You can also activate GhostNote with a keyboard shortcut, which, as I do with most applications, I mapped the shortcut to a Dragon Dictate voice command, so I don’t have to type the shortcut each time to trigger the application.
The other features include the ability to change the color for a note, which GhostNote remembers for each different application. And notes can be exported to an RTF document or to Evernote.
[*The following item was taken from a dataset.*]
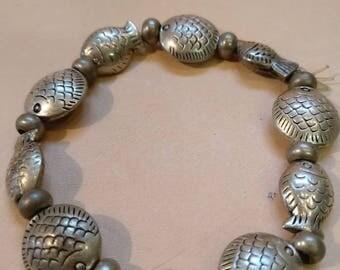 Vintage Tibetan Silver Bracelet, Fish Charms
There’s also the Ghostmode feature, which means the notepad will remain hidden until you point your mouse over the area where you parked the notepad on your desktop. For now I’m experimenting with using the keyboard shortcut mapped to a Dragon Dictate voice command, BetterTouchTool finger gesture, and a Keyboard Maestro stringer trigger. I thought about leaving it open at all times or using Ghostmode, but keeping the notepad open at all times becomes little of a distraction on my desktop.
For me, GhostNote solves a significant problem, and its ability to automatically attach notes to different documents makes it stand out above other note applications. I’m looking forward to checking out the other AppleScript scripts to see all the ways the program can work in different applications.
Let me know what you think of GhostNote and how you’re using it on your Mac.
GhostNote is available directly from the developer’s website for $9.99, or from the Mac App Store. There’s an option for a 7-day free trial download.